"Well, what am I talking about? Let me see if I can put it into words. The girls, you know, are always arranging for this and that entertainment. I meet them oftener, now that you have insisted on my going back to the music class. To some of these entertainments I am invited, and to more of them I am not. I never go, on account of clothes and some other things.
"Imagine a party of girls gathered in the music-room or the hall, in full tide of talk about what they will wear, and how they will arrange their hair, and their ribbons, and all that sort of thing; and imagine a sudden silence settling over them because I have appeared in sight, as though I were a grim fairy before whom it was their misfortune to have to be forever silent about everything that was pretty, or cost money!
"Now I am going to make a confession, and I know it is just as silly as it can be, but sometimes I can not help rushing home, and running up to my room, and locking my door, and crying as though my heart would break.
"I am thoughtful, though, about choosing times and occasions for these outbreaks. I generally select an afternoon when mamma is out executing some of your numerous commissions; but even then I have to bathe my eyes for half an hour so that the poor, dear, sweet, patient woman will know nothing about it. I never do let her know, Claire. She thinks that I am good and happy, and occasionally she tells me that I am growing self-controlled like you, and then I feel like a hypocrite; but all the same, for her own good I don't enlighten her.
"Claire, dear, don't you suppose it is the silly parties to which I do not go which trouble me. I have not the slightest desire to go, and I don't think of them often; I don't, really. Well, that about having no desire, needs qualifying. I mean I would not have, if I could go; I mean I should like to be perfectly able to go if I chose, and then to choose to remain at home. Do you understand?
"If the girls would only be free and social, and talk with me as though nothing had happened, I should learn not to care. But it is so hard to always feel that people are saying: 'Hush! there she comes, poor thing, don't talk about it now, or we shall hurt her feelings!' I would rather have them drop me entirely, I believe, as Estelle Mitchell has done. She doesn't bow to me any more, even when we meet face to face; doesn't see me, you know, but she does even that politely. I don't know how she manages. Claire, do you remember the time papa signed that ten thousand dollar note for her father? Well, never mind. I am writing a silly and, a wicked letter. I haven't written so to you before, have I? I'll tell you what has stirred me so, lately, everybody is in a flutter about the house. Claire, it is sold. You know what house I mean; the dear old one on the avenue, every separate stone of which speaks of papa. That Mr. Chessney bought it, who spends half of his time abroad. There is a rumor that he is to be married some time—nobody seems to know just when—and bring his bride there to live. It is well for me that I shall not have a chance to move in her circle, for I feel almost certain that I should have to hate her a little.
"It is very absurd, of course, but the girls are actually beginning already to talk about the possible reception, though they don't even know who the prospective bride is. Some have located her in Chicago, and some in Europe. I can not discover that there is an absolute certainty about there being any bride, and yet some of the young ladies are planning what would be pretty and unique to wear.

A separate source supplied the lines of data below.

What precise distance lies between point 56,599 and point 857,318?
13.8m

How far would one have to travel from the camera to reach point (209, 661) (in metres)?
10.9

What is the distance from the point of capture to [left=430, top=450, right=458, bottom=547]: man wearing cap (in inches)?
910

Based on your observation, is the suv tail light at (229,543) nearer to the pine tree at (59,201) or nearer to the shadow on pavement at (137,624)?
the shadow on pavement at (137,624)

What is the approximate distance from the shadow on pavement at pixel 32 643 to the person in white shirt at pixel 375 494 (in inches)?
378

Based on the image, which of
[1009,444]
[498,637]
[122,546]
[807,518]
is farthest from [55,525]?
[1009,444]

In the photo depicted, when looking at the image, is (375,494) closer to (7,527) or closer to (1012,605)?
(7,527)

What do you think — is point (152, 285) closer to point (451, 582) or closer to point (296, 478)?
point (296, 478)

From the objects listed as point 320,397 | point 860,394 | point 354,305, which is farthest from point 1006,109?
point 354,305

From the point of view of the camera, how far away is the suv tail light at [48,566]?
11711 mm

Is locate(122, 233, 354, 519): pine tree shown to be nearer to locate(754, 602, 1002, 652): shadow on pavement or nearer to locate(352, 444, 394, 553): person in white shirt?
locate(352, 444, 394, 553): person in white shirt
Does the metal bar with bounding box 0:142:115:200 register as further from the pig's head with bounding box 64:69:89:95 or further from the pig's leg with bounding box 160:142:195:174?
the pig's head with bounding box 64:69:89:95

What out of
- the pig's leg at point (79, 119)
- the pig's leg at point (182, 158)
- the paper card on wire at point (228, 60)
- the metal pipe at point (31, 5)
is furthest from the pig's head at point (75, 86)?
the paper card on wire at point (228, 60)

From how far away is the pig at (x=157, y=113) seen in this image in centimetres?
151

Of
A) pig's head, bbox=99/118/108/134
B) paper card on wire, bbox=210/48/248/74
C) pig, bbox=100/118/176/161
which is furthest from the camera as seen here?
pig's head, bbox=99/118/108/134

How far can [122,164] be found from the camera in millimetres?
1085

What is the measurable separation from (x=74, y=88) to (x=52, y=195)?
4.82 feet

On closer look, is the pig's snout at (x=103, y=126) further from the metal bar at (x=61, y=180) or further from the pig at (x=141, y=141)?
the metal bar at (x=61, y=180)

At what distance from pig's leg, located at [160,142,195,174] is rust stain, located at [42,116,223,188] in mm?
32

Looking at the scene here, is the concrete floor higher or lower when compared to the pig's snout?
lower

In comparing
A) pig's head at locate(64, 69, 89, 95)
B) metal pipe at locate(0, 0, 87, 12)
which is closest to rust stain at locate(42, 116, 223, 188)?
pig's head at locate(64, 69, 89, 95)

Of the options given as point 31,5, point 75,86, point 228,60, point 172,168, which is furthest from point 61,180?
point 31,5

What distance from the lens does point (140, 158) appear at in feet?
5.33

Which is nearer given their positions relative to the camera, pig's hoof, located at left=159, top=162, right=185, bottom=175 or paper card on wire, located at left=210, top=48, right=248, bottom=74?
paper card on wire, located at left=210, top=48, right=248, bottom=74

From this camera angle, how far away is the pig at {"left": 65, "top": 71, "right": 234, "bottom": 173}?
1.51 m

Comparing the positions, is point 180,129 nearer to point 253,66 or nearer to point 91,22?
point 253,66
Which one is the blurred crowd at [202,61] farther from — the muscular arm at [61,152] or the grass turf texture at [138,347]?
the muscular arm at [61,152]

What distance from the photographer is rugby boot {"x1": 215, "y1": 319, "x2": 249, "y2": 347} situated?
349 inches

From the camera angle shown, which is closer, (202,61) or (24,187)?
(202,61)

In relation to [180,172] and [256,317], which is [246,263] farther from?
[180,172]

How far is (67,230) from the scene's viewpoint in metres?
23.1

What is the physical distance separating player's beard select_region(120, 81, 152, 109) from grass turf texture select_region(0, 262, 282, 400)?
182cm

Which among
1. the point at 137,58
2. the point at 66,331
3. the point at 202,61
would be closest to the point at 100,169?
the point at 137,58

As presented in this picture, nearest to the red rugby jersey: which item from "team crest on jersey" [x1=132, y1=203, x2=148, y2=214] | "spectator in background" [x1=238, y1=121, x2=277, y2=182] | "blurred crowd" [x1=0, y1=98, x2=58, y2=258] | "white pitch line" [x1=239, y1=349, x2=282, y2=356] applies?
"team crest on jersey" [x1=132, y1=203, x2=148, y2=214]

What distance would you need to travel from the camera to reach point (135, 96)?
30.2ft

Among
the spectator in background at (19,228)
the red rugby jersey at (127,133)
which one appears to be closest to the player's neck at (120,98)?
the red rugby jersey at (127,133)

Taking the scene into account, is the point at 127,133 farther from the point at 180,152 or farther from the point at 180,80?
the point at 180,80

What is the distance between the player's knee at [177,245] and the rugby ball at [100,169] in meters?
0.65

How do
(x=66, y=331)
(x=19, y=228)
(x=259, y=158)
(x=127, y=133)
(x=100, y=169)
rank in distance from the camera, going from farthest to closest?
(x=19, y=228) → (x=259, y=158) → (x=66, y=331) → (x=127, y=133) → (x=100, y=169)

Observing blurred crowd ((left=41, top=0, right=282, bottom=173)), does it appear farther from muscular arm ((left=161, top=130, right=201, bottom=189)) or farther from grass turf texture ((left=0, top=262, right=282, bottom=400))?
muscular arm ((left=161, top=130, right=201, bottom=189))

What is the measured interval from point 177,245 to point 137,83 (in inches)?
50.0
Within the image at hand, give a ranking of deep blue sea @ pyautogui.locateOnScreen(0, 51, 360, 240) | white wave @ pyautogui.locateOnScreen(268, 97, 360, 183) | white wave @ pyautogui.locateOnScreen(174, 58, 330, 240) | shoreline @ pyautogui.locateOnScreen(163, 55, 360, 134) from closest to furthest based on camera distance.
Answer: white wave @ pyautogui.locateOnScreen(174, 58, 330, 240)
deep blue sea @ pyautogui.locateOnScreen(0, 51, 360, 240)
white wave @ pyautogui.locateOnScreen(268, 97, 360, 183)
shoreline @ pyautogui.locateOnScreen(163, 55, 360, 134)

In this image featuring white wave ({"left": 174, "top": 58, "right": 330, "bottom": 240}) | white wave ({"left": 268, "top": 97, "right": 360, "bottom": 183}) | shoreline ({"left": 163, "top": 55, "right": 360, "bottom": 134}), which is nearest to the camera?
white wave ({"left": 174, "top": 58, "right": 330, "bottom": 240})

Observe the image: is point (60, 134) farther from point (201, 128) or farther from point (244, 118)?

"Estelle Mitchell is sure of being invited, because her brother Dick used to be quite intimately acquainted with one of the Chessney family; and Dora Benedict is sure of not being invited, because she is not intimately acquainted with anybody any more. I wonder who will have our rooms—our dear old rooms? Yes, that largest blot is a tear. I couldn't help it, and I haven't time to copy, and could not afford to waste the paper, if I had. I don't cry very often, but I was foolish enough to walk by the blessed old home this morning, and look up at the open window in papa's study!